------ Data records

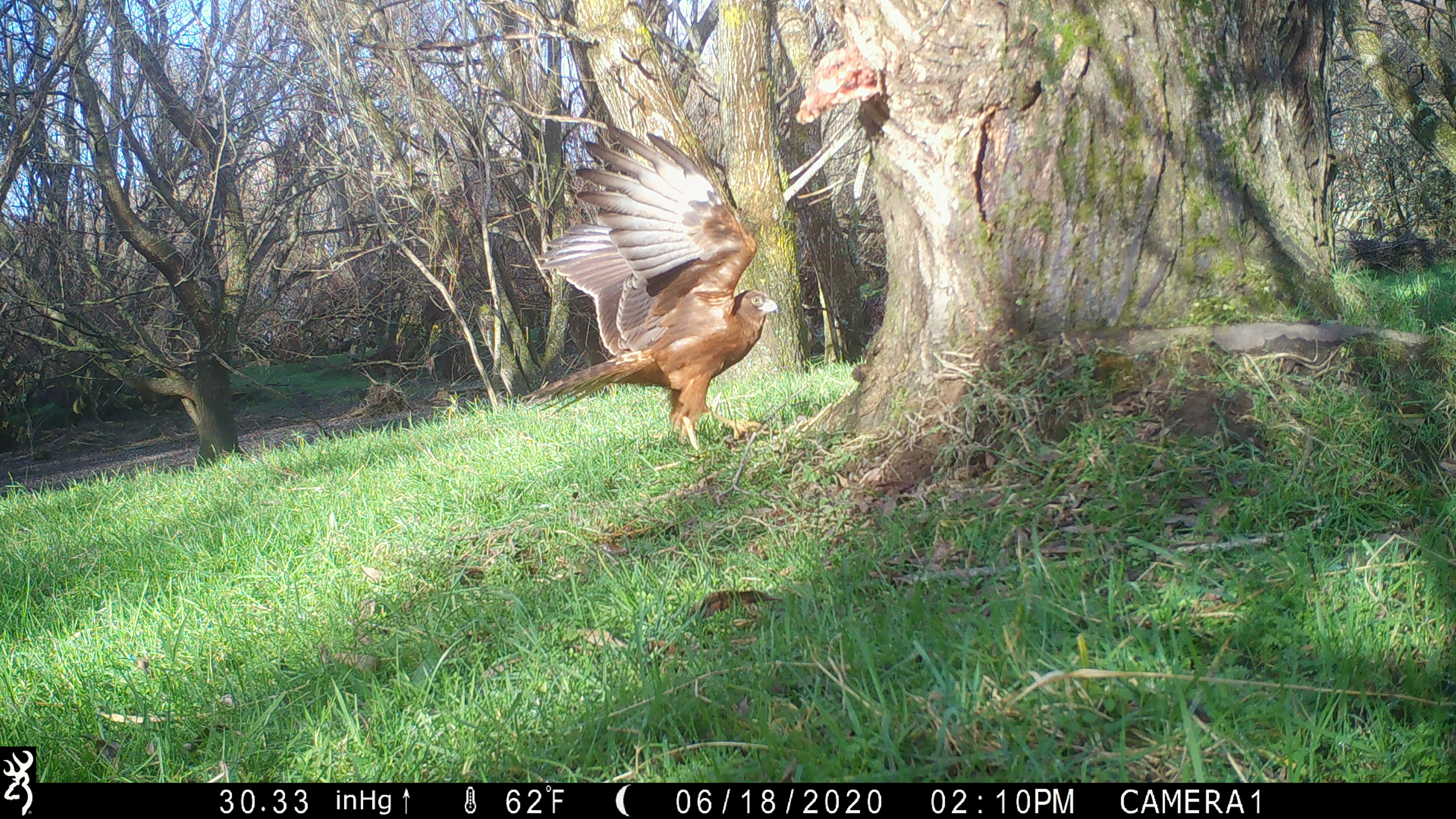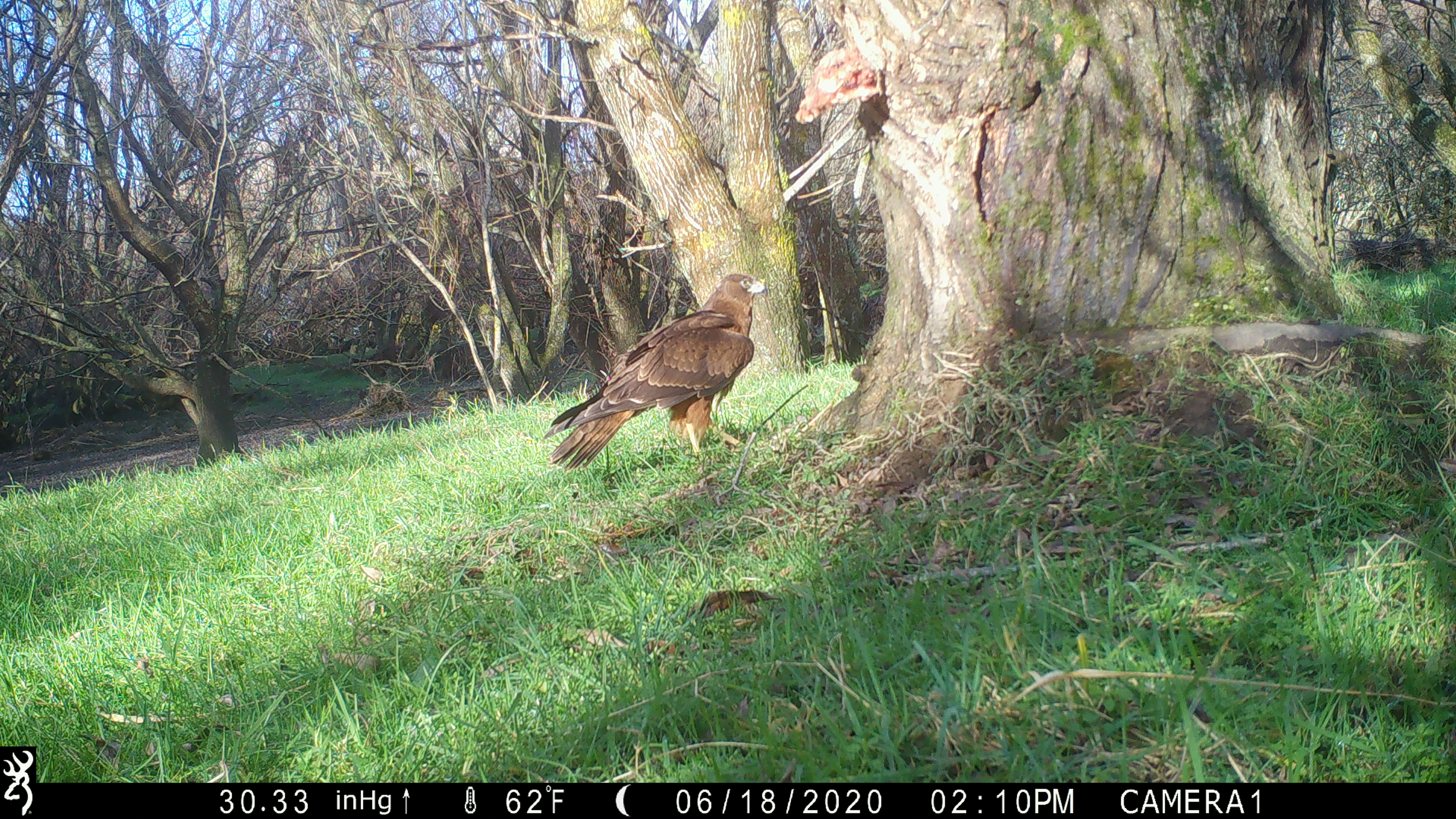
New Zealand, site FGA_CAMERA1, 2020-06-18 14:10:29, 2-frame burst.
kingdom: Animalia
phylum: Chordata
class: Aves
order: Accipitriformes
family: Accipitridae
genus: Circus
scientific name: Circus approximans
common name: swamp harrier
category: harrier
Harrier (swamp harrier) (Circus approximans).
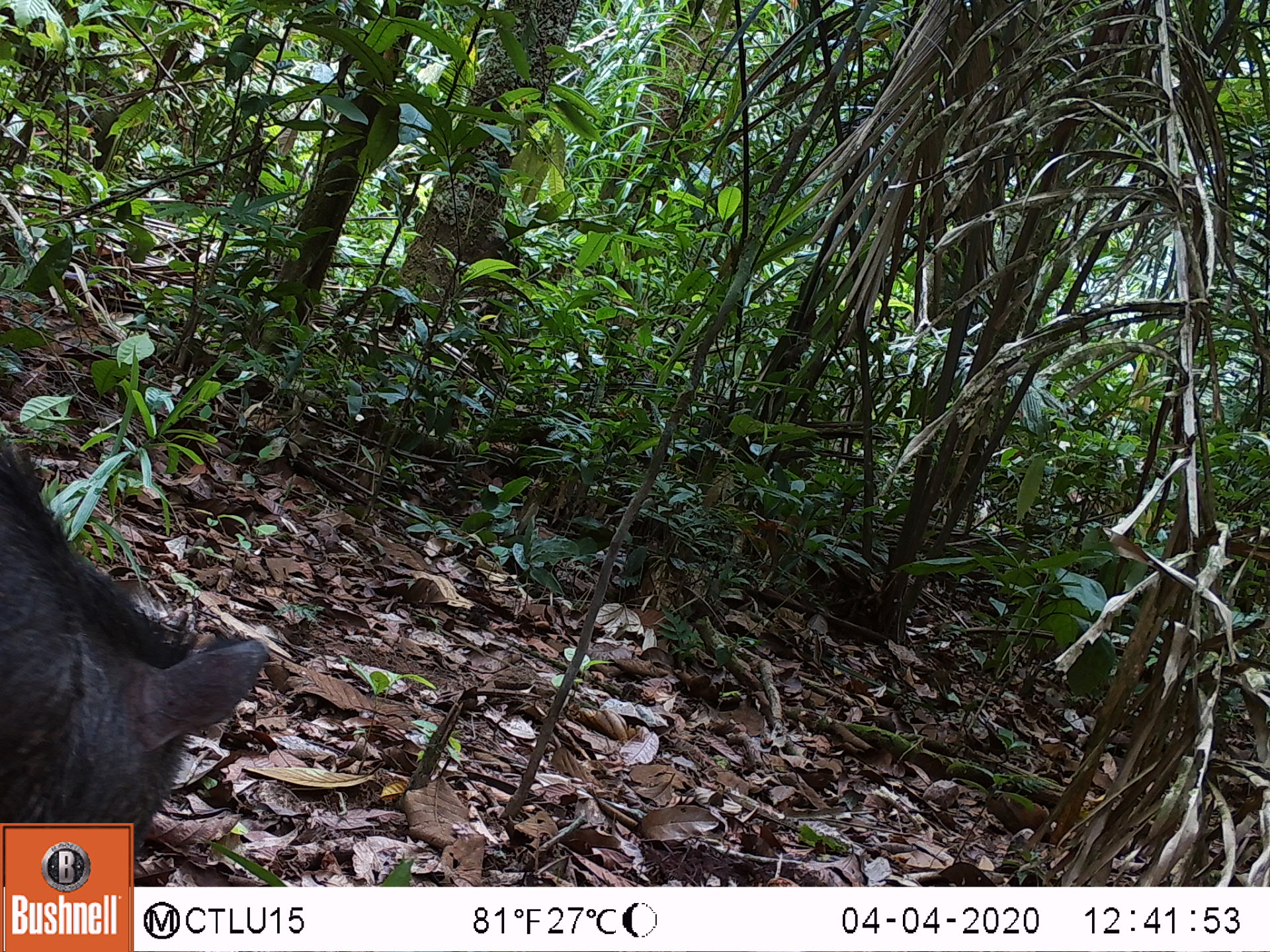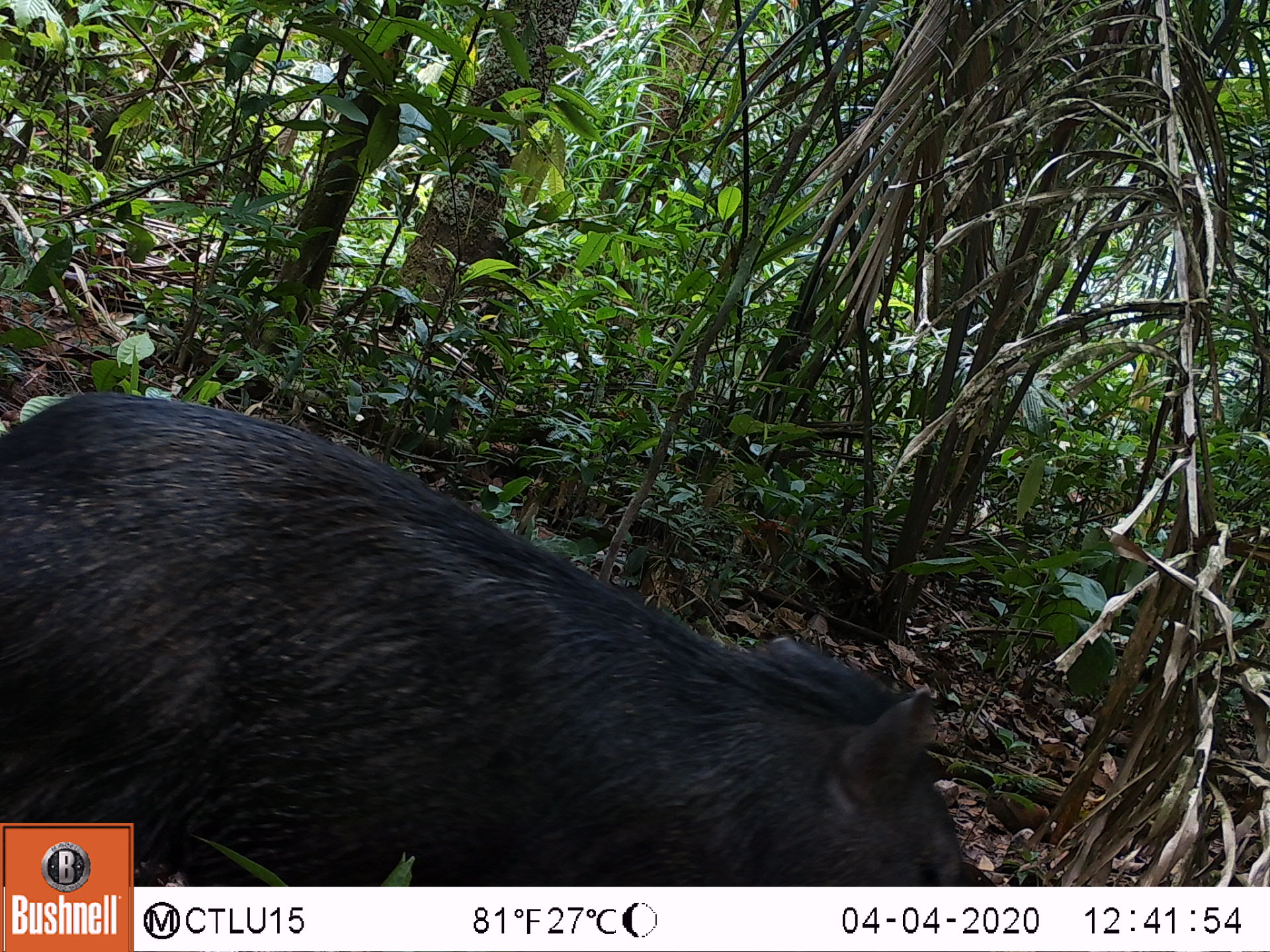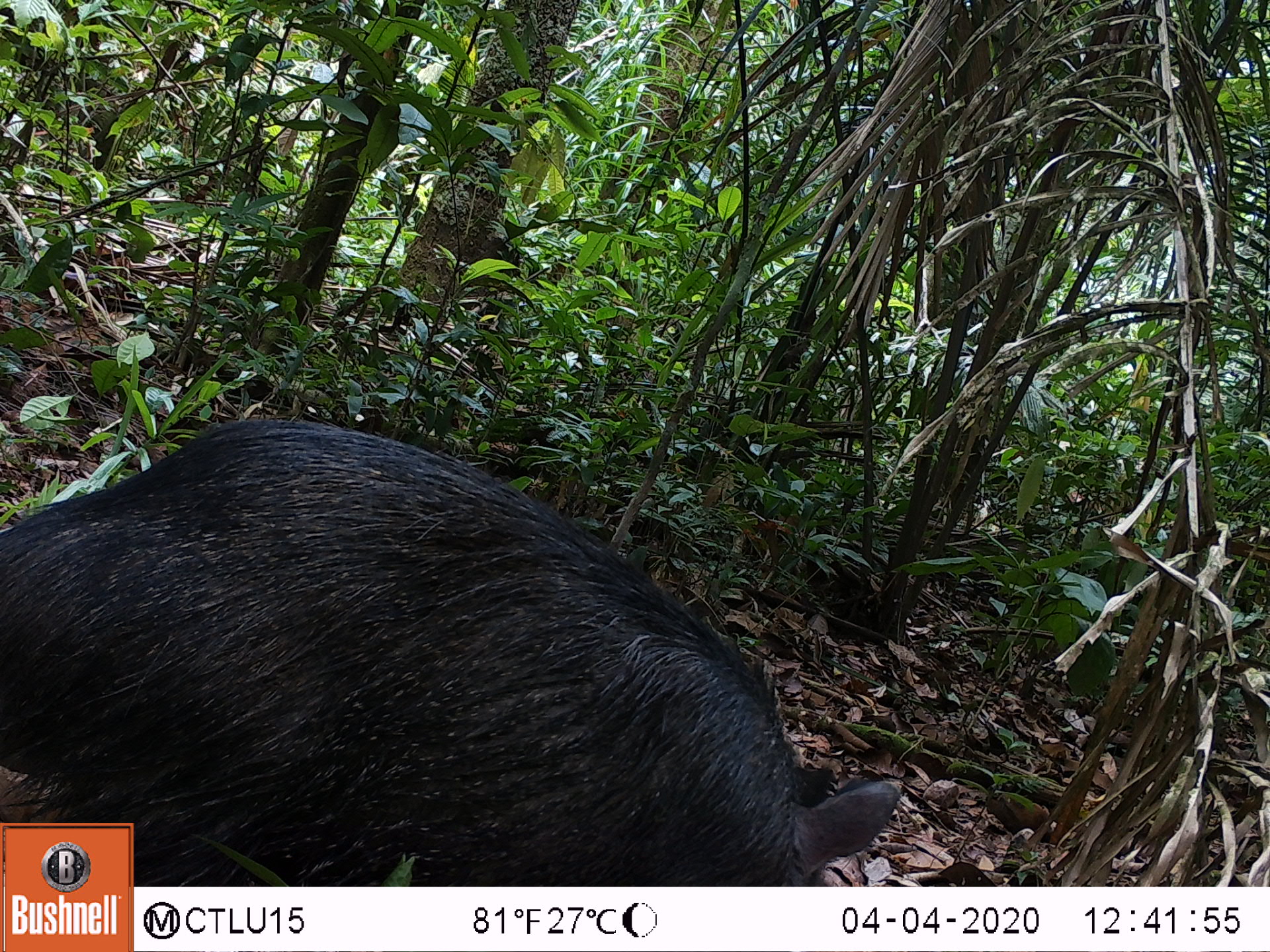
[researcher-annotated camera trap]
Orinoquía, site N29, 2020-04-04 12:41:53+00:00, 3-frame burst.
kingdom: Animalia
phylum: Chordata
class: Mammalia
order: Artiodactyla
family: Tayassuidae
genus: Pecari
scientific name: Pecari tajacu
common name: collared peccary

------------

→ Requirement
A faithful copy of the records above is needed, with the pictures left out.

→ Answer
New Zealand, site FGA_CAMERA1, 2020-06-18 14:10:29, 2-frame burst.
kingdom: Animalia
phylum: Chordata
class: Aves
order: Accipitriformes
family: Accipitridae
genus: Circus
scientific name: Circus approximans
common name: swamp harrier
category: harrier
Harrier (swamp harrier) (Circus approximans).
[researcher-annotated camera trap]
Orinoquía, site N29, 2020-04-04 12:41:53+00:00, 3-frame burst.
kingdom: Animalia
phylum: Chordata
class: Mammalia
order: Artiodactyla
family: Tayassuidae
genus: Pecari
scientific name: Pecari tajacu
common name: collared peccary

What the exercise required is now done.